Watch three planets pirouette at dawn through patterns that change each morning. And a fourth planet hides down below.
The two brightest planets are drawing close together in the eastern sky before dawn, creating an ever more eye-catching spectacle for early risers.
After weeks of slowly closing in on each other, Venus and Jupiter appear only 2.3° apart on Friday morning (October 23rd) as seen from the North American time zones. That's roughly a thumb's width at arm's length. On Saturday morning the 24th they're only 1.6° apart, about a finger-width.
They'll be closest, in conjunction 1.1° apart, on Sunday and Monday mornings, the 25th and 26th. That's maybe the width of your little finger at arm's length. Venus is the brighter of the two planets.

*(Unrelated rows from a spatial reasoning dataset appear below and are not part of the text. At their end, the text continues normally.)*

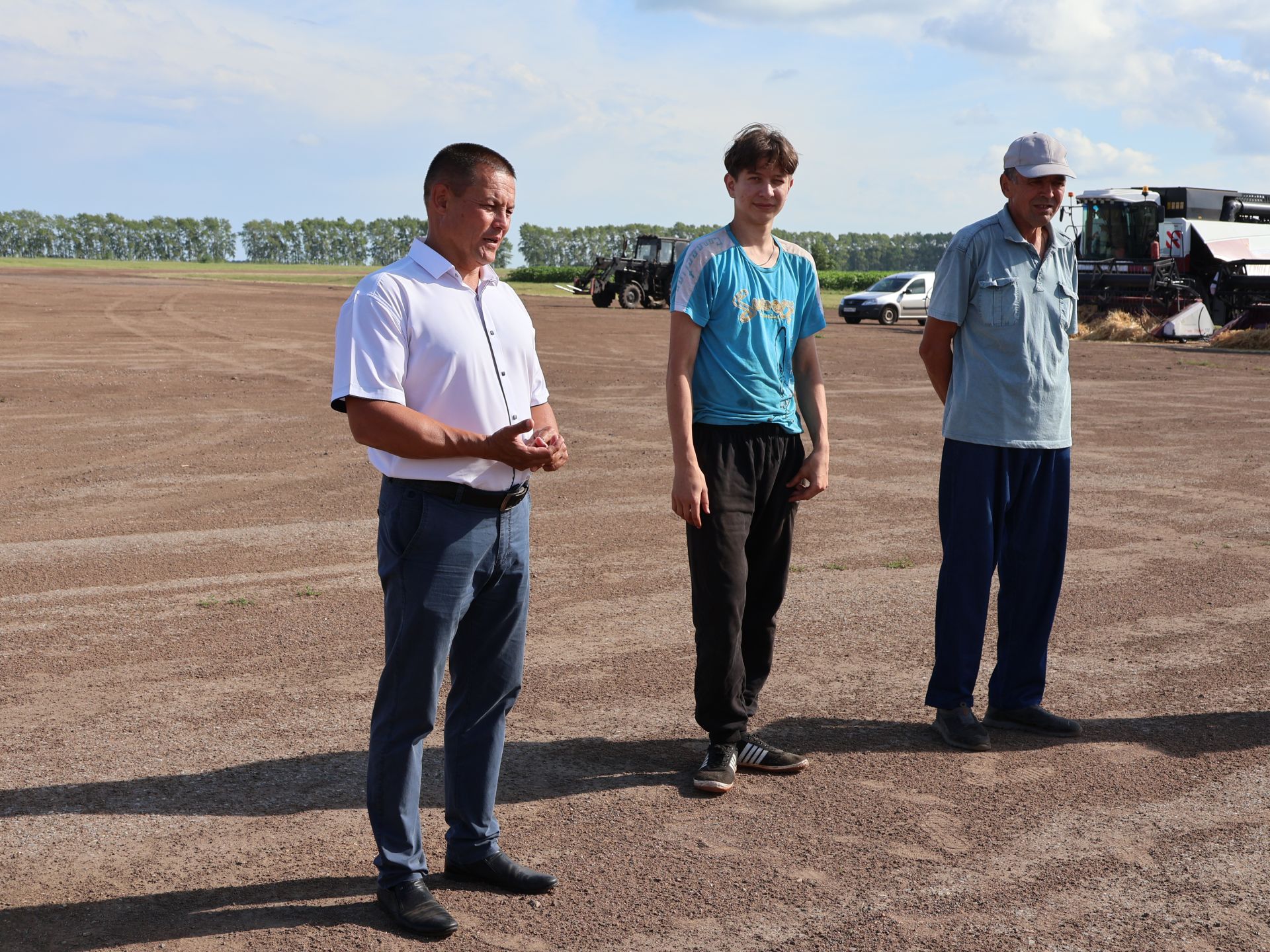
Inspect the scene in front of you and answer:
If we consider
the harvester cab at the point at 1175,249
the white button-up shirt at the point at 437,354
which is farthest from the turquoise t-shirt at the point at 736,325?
the harvester cab at the point at 1175,249

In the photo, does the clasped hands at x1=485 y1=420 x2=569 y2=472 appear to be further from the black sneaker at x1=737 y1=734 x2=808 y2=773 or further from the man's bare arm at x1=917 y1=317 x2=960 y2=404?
the man's bare arm at x1=917 y1=317 x2=960 y2=404

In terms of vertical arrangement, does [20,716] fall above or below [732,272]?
below

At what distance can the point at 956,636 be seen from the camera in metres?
4.80

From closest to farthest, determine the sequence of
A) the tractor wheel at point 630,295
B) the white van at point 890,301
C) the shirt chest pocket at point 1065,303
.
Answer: the shirt chest pocket at point 1065,303 < the white van at point 890,301 < the tractor wheel at point 630,295

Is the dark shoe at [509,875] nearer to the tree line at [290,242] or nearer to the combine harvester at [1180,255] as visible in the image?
the combine harvester at [1180,255]

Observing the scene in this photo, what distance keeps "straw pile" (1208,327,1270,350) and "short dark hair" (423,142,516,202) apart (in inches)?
1113

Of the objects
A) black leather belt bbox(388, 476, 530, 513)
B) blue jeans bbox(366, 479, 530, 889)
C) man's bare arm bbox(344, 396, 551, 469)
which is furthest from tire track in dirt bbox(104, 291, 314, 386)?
man's bare arm bbox(344, 396, 551, 469)

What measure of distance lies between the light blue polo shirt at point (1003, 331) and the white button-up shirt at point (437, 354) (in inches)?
83.4

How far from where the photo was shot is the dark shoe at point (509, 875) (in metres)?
3.49

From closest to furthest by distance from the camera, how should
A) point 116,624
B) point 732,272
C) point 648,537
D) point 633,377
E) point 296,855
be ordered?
1. point 296,855
2. point 732,272
3. point 116,624
4. point 648,537
5. point 633,377

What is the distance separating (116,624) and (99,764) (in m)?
1.91

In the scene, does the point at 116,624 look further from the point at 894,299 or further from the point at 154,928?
the point at 894,299

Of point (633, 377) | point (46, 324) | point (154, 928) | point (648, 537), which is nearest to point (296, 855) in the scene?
point (154, 928)

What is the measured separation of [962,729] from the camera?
187 inches
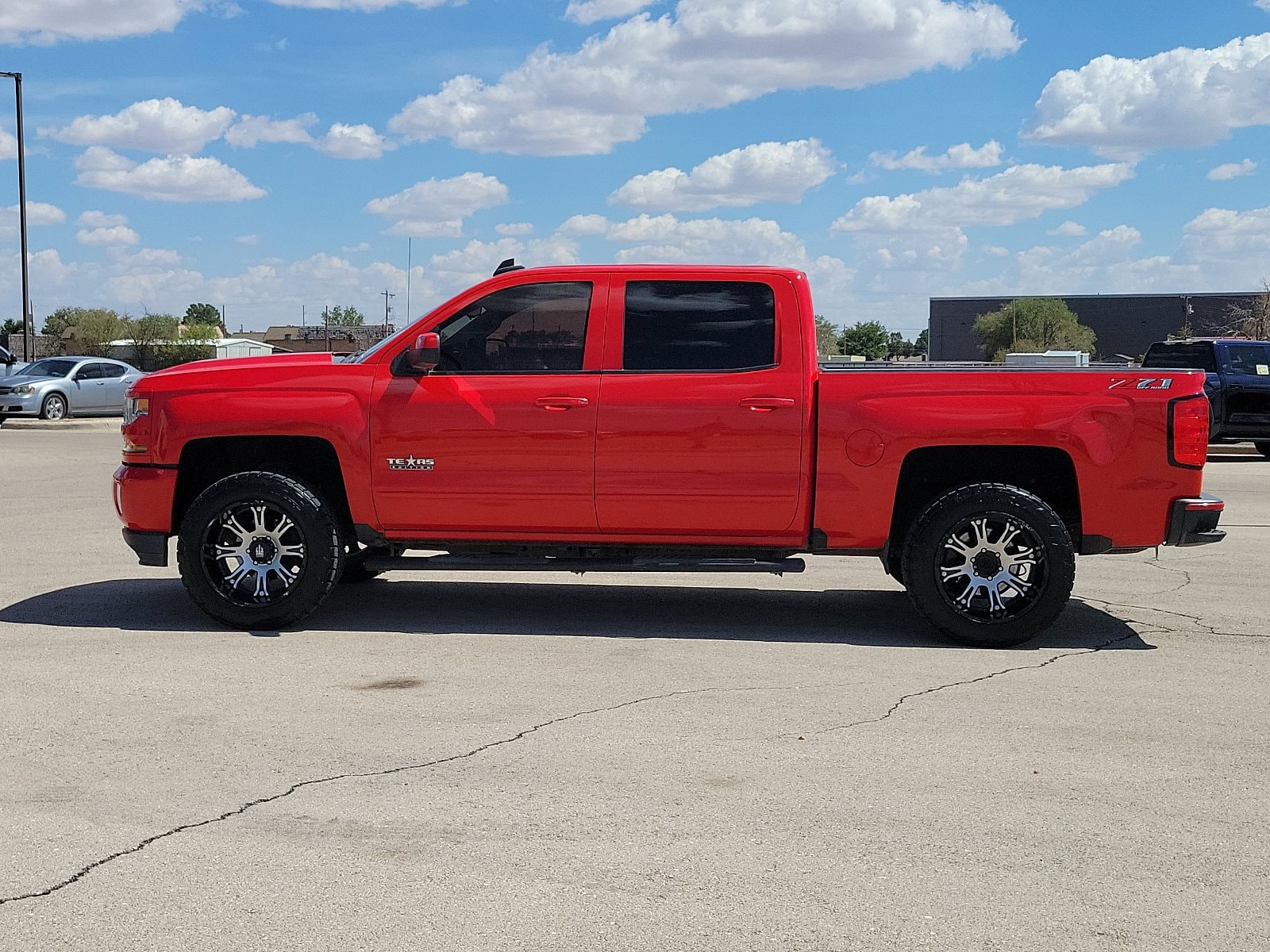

In addition, little orange Mars glows right nearby. It's much fainter, only 1⁄250 as bright as Venus. Even so, Mars is easy to spot before the sky grows too bright. Look at least an hour before your local sunrise time.1
Mars remains below the two dazzlers this weekend and through the coming week. The three form a "trio," fitting within a circle 5° in diameter, from October 22nd through 29th. Then Venus, descending, catches up with Mars and passes close by it on November 2nd and 3rd, when they'll be 0.8° and 0.7° apart, respectively.
There's more! On the morning of November 6th the waning crescent Moon will pose next to Jupiter, forming a striking pair. Then on the 7th it steps away from Jupiter to cuddle even closer to Venus.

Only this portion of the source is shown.